Each line of the material holding the word "area" must be identified and copied.

··········

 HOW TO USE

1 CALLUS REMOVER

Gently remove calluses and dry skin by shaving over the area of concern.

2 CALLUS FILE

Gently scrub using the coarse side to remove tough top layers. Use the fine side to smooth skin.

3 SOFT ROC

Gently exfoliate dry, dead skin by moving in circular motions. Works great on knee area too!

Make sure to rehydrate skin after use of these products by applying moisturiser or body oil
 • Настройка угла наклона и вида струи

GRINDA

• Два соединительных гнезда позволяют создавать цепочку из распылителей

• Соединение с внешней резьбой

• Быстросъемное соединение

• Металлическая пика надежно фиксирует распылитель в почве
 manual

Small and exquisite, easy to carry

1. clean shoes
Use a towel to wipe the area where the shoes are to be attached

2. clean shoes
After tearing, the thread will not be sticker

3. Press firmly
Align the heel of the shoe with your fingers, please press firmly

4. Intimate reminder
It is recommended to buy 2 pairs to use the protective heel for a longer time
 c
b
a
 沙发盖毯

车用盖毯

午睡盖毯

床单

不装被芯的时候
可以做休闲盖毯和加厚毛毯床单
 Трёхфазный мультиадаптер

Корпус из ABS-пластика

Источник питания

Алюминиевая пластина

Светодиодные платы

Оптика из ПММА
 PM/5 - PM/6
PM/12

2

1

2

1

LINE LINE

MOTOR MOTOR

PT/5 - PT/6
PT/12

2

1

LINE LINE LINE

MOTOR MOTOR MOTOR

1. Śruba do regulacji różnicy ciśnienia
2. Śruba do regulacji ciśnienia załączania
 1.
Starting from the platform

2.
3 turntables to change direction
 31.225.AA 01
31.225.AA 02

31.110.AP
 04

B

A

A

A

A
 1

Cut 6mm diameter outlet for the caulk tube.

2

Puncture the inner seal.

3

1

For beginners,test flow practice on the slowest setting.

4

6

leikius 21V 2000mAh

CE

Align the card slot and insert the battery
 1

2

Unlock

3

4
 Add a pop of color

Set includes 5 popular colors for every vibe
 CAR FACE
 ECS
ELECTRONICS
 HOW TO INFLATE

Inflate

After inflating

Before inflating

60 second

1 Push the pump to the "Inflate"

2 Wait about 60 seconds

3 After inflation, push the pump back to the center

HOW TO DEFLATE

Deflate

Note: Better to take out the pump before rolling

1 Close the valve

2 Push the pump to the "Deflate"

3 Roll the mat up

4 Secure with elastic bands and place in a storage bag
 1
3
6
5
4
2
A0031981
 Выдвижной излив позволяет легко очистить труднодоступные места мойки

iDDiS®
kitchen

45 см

··········

[Result below]
Gently remove calluses and dry skin by shaving over the area of concern.
Gently exfoliate dry, dead skin by moving in circular motions. Works great on knee area too!
Use a towel to wipe the area where the shoes are to be attached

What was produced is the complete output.